Escrever no jornal, dizia Manuel Bandeira, é como escrever na areia, lembrando-se talvez dos poemas que padre Anchieta produzia. As ondas do tempo vêm e arrastam para o esquecimento aquilo que foi publicado e distribuído. Há os arquivos institucionais e os pessoais, mas limitados, ou de difícil acesso.
Escrever em blogs, sites e assemelhados é como escrever no ar – os ventos virtuais levam nossas palavras para longe, pelas infovias elas voam, viajam, vicejam em outras telas. Contudo, não são eternas, podem desaparecer do dia para a noite.

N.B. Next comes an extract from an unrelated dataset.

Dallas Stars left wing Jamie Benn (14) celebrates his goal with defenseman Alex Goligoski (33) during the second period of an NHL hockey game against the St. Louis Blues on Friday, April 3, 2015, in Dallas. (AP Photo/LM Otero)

E por isso, a necessidade do livro, do velho livro de papel, que multiplica de modo palpável frases e idéias.
Por saber que o jornal e a web são frágeis suportes, Cristovam Buarque resolveu publicar textos seus mais recentes no livro Sou insensato, em que faz um elogio da utopia, da obsessão, da revolução educacional.
É um livro crítico, um livro de oposição ao governo Lula. Um livro de ex-ministro, cuja demissão por telefone ainda não foi devidamente digerida. Nem é bom que o seja. Lula entendeu que não tinha ali um ministro da Educação, mas um opositor, um adversário. No lugar de um ministro, havia um subversivo. Insensatez de Lula teria sido não cortar o ‘mal’ pela raiz…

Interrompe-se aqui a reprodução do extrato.